*Goal*
Find the line that contains "Between [80,169] and"; then retype it and each line after it, exactly, through the final line of the data below.

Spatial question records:
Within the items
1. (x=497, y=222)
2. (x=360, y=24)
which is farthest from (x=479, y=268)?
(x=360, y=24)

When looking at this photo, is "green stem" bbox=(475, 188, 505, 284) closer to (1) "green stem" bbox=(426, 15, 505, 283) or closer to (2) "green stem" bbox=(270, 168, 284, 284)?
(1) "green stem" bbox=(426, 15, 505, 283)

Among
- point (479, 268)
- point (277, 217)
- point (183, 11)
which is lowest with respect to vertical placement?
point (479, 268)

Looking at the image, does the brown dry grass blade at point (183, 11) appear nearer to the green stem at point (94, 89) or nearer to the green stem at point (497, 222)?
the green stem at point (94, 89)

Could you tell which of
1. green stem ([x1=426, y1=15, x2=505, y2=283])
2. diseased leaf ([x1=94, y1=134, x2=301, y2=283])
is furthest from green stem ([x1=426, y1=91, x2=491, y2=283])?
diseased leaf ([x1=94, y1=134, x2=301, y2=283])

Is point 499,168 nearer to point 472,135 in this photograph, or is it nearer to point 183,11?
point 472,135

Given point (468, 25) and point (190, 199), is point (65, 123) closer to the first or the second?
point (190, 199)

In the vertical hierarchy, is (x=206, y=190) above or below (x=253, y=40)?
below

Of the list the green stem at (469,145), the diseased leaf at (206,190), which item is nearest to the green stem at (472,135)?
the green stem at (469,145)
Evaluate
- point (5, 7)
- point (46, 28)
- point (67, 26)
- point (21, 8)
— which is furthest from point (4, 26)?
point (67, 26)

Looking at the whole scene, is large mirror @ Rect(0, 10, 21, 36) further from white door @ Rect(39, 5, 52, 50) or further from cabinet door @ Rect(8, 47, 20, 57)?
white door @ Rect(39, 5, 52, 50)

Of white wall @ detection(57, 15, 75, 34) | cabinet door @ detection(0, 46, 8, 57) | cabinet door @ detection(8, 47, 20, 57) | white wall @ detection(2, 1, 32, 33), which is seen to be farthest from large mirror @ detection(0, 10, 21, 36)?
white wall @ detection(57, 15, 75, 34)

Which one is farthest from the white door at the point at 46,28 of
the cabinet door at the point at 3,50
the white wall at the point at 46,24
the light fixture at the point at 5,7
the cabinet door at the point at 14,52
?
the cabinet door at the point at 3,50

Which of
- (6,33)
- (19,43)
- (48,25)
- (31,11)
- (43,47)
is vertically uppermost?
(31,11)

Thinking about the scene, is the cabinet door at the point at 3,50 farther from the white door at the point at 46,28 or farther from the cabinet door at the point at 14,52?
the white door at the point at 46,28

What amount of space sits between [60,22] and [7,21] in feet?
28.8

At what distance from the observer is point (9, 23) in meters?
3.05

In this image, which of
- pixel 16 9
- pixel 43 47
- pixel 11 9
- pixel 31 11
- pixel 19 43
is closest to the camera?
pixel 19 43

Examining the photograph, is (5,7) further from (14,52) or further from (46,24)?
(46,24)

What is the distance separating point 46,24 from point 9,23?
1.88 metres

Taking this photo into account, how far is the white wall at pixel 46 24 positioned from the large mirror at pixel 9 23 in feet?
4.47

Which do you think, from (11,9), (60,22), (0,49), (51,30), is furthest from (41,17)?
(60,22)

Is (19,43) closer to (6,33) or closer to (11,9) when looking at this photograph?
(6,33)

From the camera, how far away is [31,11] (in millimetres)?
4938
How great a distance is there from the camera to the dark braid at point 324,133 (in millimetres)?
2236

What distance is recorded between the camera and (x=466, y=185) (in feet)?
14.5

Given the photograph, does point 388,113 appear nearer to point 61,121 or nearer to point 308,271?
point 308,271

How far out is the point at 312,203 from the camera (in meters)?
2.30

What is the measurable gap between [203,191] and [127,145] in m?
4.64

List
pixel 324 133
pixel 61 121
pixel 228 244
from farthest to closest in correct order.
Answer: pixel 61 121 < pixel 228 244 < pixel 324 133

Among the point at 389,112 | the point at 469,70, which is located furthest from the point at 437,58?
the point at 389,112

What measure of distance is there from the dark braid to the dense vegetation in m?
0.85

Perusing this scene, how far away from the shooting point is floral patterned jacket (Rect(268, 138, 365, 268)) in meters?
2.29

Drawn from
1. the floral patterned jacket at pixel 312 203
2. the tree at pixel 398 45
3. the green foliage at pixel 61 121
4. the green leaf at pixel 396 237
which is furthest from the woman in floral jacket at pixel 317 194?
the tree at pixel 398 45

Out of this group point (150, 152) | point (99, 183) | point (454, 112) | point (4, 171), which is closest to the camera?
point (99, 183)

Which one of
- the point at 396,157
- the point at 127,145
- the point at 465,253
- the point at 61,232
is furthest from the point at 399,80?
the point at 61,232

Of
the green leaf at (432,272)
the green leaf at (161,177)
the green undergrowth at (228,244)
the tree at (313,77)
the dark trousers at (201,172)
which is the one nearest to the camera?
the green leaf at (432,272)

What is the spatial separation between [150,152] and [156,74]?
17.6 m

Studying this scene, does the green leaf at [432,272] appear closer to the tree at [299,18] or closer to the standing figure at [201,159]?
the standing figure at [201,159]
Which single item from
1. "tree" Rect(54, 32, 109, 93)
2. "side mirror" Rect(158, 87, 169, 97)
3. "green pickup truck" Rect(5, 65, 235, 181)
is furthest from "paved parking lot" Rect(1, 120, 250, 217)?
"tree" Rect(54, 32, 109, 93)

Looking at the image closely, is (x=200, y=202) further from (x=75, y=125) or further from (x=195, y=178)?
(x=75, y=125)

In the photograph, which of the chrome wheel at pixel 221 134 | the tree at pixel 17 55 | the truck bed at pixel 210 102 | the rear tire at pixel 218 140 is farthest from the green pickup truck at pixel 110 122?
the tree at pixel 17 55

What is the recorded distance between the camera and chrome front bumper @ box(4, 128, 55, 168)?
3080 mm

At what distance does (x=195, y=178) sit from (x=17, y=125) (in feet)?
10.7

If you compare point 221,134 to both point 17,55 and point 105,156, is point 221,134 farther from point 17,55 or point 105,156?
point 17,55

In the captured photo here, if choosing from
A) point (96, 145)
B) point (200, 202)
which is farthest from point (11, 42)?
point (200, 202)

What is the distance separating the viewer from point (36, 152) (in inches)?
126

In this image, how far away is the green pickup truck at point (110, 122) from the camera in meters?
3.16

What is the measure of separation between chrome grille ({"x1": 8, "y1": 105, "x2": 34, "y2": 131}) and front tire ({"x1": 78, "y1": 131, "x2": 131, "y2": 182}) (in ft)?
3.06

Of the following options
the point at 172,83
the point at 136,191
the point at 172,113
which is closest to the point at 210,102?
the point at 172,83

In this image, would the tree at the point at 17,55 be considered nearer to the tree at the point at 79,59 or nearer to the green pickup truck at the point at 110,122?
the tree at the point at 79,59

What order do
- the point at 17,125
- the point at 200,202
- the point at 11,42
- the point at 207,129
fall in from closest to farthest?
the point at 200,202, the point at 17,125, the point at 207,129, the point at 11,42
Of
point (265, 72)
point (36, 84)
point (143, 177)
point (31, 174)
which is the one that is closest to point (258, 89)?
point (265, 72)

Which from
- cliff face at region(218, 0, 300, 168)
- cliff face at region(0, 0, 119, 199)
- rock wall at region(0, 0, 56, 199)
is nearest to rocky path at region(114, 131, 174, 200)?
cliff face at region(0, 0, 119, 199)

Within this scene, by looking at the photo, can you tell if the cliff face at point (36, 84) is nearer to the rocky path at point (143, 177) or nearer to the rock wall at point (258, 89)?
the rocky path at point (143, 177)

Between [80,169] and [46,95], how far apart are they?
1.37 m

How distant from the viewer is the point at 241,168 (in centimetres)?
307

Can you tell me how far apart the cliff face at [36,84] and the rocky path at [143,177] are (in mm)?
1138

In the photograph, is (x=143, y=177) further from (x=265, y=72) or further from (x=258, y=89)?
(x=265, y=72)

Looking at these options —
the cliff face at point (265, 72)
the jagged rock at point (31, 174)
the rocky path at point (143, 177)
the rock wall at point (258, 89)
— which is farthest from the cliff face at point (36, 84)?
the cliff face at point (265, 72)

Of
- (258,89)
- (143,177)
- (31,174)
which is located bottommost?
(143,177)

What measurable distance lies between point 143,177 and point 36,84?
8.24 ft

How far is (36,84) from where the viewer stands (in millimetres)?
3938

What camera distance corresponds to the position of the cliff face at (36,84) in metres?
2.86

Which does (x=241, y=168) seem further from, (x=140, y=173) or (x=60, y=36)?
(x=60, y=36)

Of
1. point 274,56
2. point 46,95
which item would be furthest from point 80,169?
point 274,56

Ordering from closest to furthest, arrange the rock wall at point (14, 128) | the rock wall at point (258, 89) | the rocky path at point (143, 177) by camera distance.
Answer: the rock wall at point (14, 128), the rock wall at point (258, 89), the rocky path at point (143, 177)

*Exercise result*
Between [80,169] and [46,95], how far apart are they?
1.37 m

How distant from the viewer is the point at 241,168 (in centimetres)?
307

Can you tell me how far apart the cliff face at [36,84] and the rocky path at [143,177] are (in mm)?
1138

In the photograph, is (x=143, y=177) further from (x=265, y=72) or further from (x=258, y=89)?
(x=265, y=72)

Looking at these options —
the cliff face at point (265, 72)
the jagged rock at point (31, 174)
the rocky path at point (143, 177)
the rock wall at point (258, 89)
— which is farthest from the cliff face at point (36, 84)?
the cliff face at point (265, 72)

Of
- (258,89)
- (143,177)
- (31,174)
which is located bottommost?
(143,177)

What measurable distance lies between point 143,177 and point 36,84?
8.24 ft

How far is (36,84) from where the viewer stands (in millimetres)?
3938

What camera distance corresponds to the position of the cliff face at (36,84) in metres?
2.86

Which does (x=241, y=168) seem further from, (x=140, y=173) or (x=60, y=36)?
(x=60, y=36)

Of
1. point 274,56
2. point 46,95
which item would be furthest from point 80,169?
point 274,56

Ordering from closest to furthest, arrange the rock wall at point (14, 128) | the rock wall at point (258, 89) | the rocky path at point (143, 177) by camera distance.
Answer: the rock wall at point (14, 128), the rock wall at point (258, 89), the rocky path at point (143, 177)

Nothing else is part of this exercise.